Present the following data again exactly as it is shown.

-- Opening Marker --

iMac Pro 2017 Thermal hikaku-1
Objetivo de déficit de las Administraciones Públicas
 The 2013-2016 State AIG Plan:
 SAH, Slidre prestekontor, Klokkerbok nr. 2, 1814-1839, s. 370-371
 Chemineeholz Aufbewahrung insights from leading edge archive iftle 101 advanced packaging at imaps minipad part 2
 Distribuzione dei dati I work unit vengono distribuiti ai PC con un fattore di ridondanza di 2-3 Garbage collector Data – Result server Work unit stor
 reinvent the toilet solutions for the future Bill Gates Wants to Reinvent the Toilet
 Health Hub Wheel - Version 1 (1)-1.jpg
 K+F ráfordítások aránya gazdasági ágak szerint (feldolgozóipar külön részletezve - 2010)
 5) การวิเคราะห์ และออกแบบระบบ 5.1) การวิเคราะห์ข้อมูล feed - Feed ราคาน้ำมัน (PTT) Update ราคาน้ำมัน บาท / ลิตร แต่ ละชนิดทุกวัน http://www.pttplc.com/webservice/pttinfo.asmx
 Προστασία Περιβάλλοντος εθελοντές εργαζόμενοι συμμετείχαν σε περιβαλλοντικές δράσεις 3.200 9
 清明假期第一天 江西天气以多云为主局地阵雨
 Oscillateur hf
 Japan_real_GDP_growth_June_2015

-- Closing Marker --

**Output for this task**.
iMac Pro 2017 Thermal hikaku-1
Objetivo de déficit de las Administraciones Públicas
 The 2013-2016 State AIG Plan:
 SAH, Slidre prestekontor, Klokkerbok nr. 2, 1814-1839, s. 370-371
 Chemineeholz Aufbewahrung insights from leading edge archive iftle 101 advanced packaging at imaps minipad part 2
 Distribuzione dei dati I work unit vengono distribuiti ai PC con un fattore di ridondanza di 2-3 Garbage collector Data – Result server Work unit stor
 reinvent the toilet solutions for the future Bill Gates Wants to Reinvent the Toilet
 Health Hub Wheel - Version 1 (1)-1.jpg
 K+F ráfordítások aránya gazdasági ágak szerint (feldolgozóipar külön részletezve - 2010)
 5) การวิเคราะห์ และออกแบบระบบ 5.1) การวิเคราะห์ข้อมูล feed - Feed ราคาน้ำมัน (PTT) Update ราคาน้ำมัน บาท / ลิตร แต่ ละชนิดทุกวัน http://www.pttplc.com/webservice/pttinfo.asmx
 Προστασία Περιβάλλοντος εθελοντές εργαζόμενοι συμμετείχαν σε περιβαλλοντικές δράσεις 3.200 9
 清明假期第一天 江西天气以多云为主局地阵雨
 Oscillateur hf
 Japan_real_GDP_growth_June_2015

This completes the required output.